Part of a data file
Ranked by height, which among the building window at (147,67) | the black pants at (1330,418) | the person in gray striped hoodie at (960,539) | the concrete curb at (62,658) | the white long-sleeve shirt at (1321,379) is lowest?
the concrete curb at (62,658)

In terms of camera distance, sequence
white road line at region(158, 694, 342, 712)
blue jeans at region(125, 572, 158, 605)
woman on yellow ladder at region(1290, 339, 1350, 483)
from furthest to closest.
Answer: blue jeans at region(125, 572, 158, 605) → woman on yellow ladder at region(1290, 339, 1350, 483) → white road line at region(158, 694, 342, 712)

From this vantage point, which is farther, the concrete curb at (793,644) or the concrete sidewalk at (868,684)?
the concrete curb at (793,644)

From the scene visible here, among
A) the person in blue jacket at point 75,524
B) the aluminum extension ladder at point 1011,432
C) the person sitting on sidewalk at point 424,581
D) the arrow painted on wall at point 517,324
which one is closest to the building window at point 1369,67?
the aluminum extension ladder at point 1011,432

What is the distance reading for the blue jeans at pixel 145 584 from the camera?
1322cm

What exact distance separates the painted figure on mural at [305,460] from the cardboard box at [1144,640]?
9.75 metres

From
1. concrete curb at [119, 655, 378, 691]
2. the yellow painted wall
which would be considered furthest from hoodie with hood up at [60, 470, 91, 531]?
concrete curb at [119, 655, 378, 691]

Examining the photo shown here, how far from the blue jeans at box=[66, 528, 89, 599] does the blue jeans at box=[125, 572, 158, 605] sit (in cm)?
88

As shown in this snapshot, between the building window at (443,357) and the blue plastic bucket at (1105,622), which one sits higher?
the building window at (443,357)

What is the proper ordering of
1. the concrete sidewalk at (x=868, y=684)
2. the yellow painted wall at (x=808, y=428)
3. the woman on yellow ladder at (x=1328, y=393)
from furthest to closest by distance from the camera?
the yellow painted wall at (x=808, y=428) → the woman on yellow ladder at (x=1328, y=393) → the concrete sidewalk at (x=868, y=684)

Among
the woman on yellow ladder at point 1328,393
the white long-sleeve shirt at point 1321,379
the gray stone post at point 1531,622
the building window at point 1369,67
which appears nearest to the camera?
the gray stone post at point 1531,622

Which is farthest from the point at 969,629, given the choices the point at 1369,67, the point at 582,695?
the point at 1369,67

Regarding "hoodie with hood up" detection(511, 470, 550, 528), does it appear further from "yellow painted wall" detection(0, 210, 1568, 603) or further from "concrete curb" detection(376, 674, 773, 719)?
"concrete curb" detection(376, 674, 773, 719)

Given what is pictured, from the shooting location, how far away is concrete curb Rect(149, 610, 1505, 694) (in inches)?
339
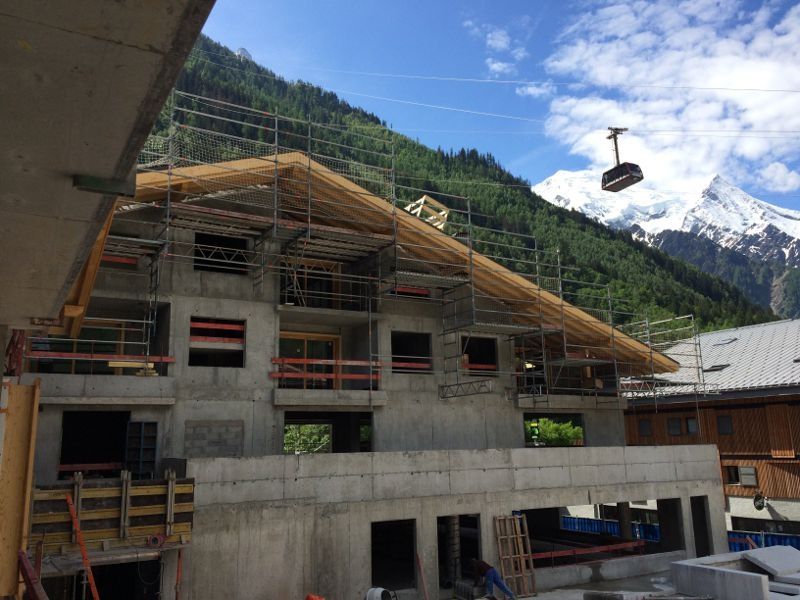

◆ Task to complete ◆
Show every line of the data that contains the string "woman", matching case exactly.

◆ Worked answer ◆
woman on yellow ladder at region(1290, 339, 1350, 483)
Answer: blue jeans at region(125, 572, 158, 605) → woman on yellow ladder at region(1290, 339, 1350, 483) → white road line at region(158, 694, 342, 712)
3. the woman on yellow ladder at (x=1328, y=393)
the yellow painted wall at (x=808, y=428) → the woman on yellow ladder at (x=1328, y=393) → the concrete sidewalk at (x=868, y=684)
the woman on yellow ladder at point 1328,393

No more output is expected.